English soldier and politician

John Russell (1620–1687) was an English soldier and politician who sat in the House of Commons from 1641 to 1644. He fought in the Royalist army during the English Civil War.

==Life and career==
Russell was the third son of Francis Russell, 4th Earl of Bedford, known as the "wise earl", and his wife Catherine Brydges, daughter of Giles Brydges, 3rd Baron Chandos. He was a wealthy man, with estates at Shingay in Cambridgeshire.

In 1641, Russell was elected Member of Parliament for Tavistock in the Long Parliament after his brother William inherited the peerage. Russell served in the King's army and was a member of the Sealed Knot.

The family had divided loyalties during the Civil War. His father had been a champion of the parliamentary cause, and his brother changed sides twice. He had many aristocratic equally vacillating connections among his brothers-in-law – the Parliamentarians Lord Brooke and Lord Grey of Wark, the turncoat Earl of Carlisle, and the Royalists Lord Bristol and Lord Newport of High Ercall. Russell commanded Prince Rupert's blue-coated regiment of foot, and was disabled from sitting in parliament in 1644. He was prominent at the storming of Leicester in May 1645, was wounded at Naseby and was in the Oxford garrison before its surrender.

- [Records supplied]:
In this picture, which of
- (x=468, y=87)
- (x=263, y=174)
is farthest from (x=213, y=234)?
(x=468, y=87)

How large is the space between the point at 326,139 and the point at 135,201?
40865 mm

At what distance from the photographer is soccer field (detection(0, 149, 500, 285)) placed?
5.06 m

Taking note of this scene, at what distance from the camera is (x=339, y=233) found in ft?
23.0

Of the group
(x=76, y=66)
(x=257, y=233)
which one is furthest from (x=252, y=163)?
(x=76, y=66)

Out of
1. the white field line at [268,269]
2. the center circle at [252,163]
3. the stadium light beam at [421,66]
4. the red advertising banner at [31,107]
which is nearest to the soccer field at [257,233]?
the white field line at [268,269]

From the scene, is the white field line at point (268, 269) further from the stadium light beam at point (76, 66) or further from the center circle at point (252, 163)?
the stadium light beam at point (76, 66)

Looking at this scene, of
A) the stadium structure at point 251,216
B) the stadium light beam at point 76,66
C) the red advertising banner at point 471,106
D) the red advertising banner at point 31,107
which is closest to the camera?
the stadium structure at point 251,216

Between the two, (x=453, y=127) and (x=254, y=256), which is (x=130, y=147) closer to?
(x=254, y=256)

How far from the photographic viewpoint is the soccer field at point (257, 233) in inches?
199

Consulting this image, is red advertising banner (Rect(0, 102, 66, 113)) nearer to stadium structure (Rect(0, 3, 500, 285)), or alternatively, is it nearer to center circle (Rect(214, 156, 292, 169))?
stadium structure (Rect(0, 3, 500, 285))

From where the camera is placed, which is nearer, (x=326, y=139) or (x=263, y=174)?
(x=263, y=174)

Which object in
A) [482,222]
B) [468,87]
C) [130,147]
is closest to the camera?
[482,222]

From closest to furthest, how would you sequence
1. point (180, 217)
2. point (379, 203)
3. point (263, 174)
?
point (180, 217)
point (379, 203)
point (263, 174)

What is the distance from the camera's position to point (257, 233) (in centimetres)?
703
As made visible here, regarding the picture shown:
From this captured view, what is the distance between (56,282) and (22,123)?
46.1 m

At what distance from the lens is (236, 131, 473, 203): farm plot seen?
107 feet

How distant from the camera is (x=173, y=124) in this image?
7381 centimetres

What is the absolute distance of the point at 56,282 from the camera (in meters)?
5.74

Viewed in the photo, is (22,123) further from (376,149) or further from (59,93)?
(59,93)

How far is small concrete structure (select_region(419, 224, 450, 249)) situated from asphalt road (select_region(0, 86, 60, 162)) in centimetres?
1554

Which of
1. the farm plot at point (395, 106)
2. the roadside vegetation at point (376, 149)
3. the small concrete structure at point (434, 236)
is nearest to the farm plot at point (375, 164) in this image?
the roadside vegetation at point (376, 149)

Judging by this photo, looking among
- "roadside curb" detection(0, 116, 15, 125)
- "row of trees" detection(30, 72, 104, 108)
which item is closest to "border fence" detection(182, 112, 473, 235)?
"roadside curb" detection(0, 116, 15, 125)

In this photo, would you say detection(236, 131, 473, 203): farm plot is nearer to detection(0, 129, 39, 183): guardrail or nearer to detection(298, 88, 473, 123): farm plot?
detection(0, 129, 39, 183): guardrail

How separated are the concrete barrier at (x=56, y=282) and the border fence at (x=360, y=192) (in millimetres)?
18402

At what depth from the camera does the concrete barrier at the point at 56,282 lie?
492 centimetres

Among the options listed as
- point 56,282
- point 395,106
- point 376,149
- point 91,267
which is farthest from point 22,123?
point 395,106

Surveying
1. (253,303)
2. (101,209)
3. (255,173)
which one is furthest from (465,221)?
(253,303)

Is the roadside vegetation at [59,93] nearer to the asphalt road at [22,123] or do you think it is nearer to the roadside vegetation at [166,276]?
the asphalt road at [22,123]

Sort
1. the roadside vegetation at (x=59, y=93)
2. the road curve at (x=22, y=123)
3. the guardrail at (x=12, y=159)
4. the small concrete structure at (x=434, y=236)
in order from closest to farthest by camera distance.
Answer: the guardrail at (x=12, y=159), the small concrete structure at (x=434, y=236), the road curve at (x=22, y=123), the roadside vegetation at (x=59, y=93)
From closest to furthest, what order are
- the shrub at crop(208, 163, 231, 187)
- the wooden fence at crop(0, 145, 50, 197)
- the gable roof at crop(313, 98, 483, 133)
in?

- [Work item A]: In the passage on John Russell, where were his estates located?
- [Work item B]: Transcribe the passage on John Russell between "In 1641, Russell" and "the Sealed Knot.", inclusive.
- [Work item C]: Go on with the passage on John Russell from the point where it ends.
The listing is drawn from a separate source and is unrelated to the passage on John Russell.

- [Final answer A]: At Shingay in Cambridgeshire.

- [Final answer B]:
In 1641, Russell was elected Member of Parliament for Tavistock in the Long Parliament after his brother William inherited the peerage. Russell served in the King's army and was a member of the Sealed Knot.

- [Final answer C]:
After the Restoration, Russell was commissioned colonel and captain of John Russell's Regiment of Guards, which became incorporated into the 1st Regiment of Foot Guards (later the Grenadier Guards). He commanded the regiment until 1681. He enjoyed dress, dance and music, although his taste belonged to the fashion of an earlier generation.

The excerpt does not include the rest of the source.